We also performed stratified univariate and multivariable Cox proportional hazards regression to assess whether the presence of a CTO influenced the association of SS with death and MACE. We included in the models SS as a continuous variable and fitted separate models for patients with and without CTO. In the adjusted models, we added the covariates age, insulin-treated diabetes mellitus, current smoking, sex, whether or not the patients had a diseased left anterior descending (LAD) coronary artery, and whether or not cardiac biomarkers (troponin or creatinine kinase-MB) were elevated. 

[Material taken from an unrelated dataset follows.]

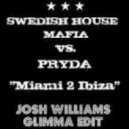 Swedish House Mafia vs. Pryda - Miami 2 Ibiza (Josh Williams Glimma Intro Edit)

We performed statistical analyses using SAS version 9.1 (SAS Institute). A P-value <.05 was considered statistically significant.

Results

The quantitative angiographic substudy of the ACUITY trial included 6921 patients. The SS was calculated for 4356 patients. Of these, 810 (19%) had a CTO (Figure 2). Among the entire study cohort, the median SS was 8 (interquartile range [IQR], 2-16). Among patients who had a CTO, the median SS was 19.5 (IQR, 13-27.5) vs 6 (IQR, 2-10) for patients with no CTO. Among CTO patients, the proportion of SS related to the CTO lesion was 67 ± 26%. The proportion of CTO patients among those with low SS (<22), intermediate SS (≥22 and <32), and high SS (≥32) was 12% (478/3838), 54% (240/445), and 64% (116/180). Among 563 CTO patients who underwent PCI, the CTO was left untreated in 187 patients (33%).

Clinical and angiographic characteristics are presented for patients with and without CTOs in Table 1. CTO patients were more likely to be men and have diabetes. They were also more likely to present with elevated cardiac biomarkers and were more likely to have triple-vessel disease. The coronary location of each lesion that was scored according to the SS algorithm is presented in Supplemental Table 1. Non-CTO patients had higher ejection fractions and were more likely to have hyperlipidemia and to previously have had a PCI. Medications used during the study period are presented in Table 2. Patients with a CTO were less likely to have antiplatelet drugs, beta-blockers, angiotensin-converting enzyme inhibitors, or statins at admission, but were more likely to use these drugs post discharge.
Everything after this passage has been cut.